Arranquei meu filho do carro e
voltamos para casa. Cerrei todas as janelas e desejei do fundo de meu coração
que minhas ovelhas tivessem sorte no inferno que se movimentava lá fora. Em
poucos minutos o dia escureceu. Agora não nevava por aqui: os flocos deram
lugar às cinzas que caíam pesadas e destrutivas sobre a terra. O ar ficou
estagnado, senti-me dentro de um rio podre, parado, presa sem conseguir
respirar. Tentava acalmar a criança em uma reciprocidade sem fé de “vai ficar
tudo bem”, “logo acabará”. Mas os barulhos continuavam e a temperatura dentro
de casa aumentava. A lamparina a óleo estava no fim e finalmente acabou a luz
antes que eu conseguisse ir à cozinha buscar combustível. E foi de lá que uma
risada horrível surgiu. Meu sangue congelou. Na escuridão, o riso aumentou, e
foi se aproximando aos poucos. “Pensa em fugir com meu filho?” – quase desmaiei. O vulto parecia crescer conforme
chegava mais perto. “Venha, garoto, é hora de irmos” – começou a puxar o menino
com força, quase o arrastando. Aos gritos de “Mãe! Mãe, me ajude, por favor!”,
respondi tateando o escuro atrás de meu rifle. Só então me dei conta de que
havia o deixado no carro. A porta se escancarou e vi os dois, aquele homem e
meu filho, mesclarem-se à ventania e cinzas que varriam a região. Não consegui
ouvir meu próprio aulido: as janelas não suportaram a violência da tempestade e
estouraram, encharcando minha casa com as ondas cinzas e sufocantes. Ainda ouvi
meu filho me chamar mais uma vez antes de a porta se fechar e eu perder a
consciência.
Não sei quanto tempo eu fiquei fora
de mim. Quando acordei quase metade de meu corpo estava entre o material
vulcânico. Engatinhei para fora e a paisagem era catastrófica: para piorar, o
vulcão ainda expelia sua ira.

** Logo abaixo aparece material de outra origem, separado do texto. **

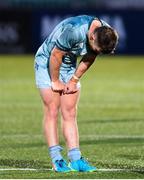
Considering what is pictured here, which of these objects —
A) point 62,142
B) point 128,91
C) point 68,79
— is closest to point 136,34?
point 128,91

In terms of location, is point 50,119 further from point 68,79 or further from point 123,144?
point 123,144

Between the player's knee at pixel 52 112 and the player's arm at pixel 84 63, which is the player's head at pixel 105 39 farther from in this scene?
the player's knee at pixel 52 112

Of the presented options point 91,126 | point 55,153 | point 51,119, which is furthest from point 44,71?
point 91,126

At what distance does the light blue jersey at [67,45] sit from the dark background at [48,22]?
23145mm

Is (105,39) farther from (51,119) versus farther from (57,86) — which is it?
(51,119)

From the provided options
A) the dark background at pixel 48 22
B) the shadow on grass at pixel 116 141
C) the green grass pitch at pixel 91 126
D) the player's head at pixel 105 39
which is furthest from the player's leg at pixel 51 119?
the dark background at pixel 48 22

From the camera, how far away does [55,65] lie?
31.4 feet

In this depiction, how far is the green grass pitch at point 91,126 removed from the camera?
33.1ft

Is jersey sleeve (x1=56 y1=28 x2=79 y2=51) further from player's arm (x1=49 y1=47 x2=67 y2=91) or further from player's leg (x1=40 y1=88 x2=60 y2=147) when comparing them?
player's leg (x1=40 y1=88 x2=60 y2=147)

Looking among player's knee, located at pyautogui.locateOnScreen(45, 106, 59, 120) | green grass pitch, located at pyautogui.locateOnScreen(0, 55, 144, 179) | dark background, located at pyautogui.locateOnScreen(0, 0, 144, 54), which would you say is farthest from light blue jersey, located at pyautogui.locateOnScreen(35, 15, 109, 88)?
dark background, located at pyautogui.locateOnScreen(0, 0, 144, 54)

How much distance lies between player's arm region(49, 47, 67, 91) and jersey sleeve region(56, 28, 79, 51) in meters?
0.07

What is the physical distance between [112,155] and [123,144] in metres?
1.16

Nenhum sinal de pegadas na neve forrada. Nenhum
sinal de meu filho.
Alguns dias mais tarde o Eyjafjallajökull
voltou a se acalmar. Contudo, no mundo inteiro, só eu sabia a verdade: o meu
amor, o meu filho que surgiu como uma dádiva em minha vida havia sido carregado
para dentro do vulcão. Lá, tenho certeza, vivia o elfo que tirou tudo de mim.
[1]
Bebida alcoólica feita a partir da fermentação de polpa de batata.
[2]
Carne de tubarão que é apodrecida antes do consumo.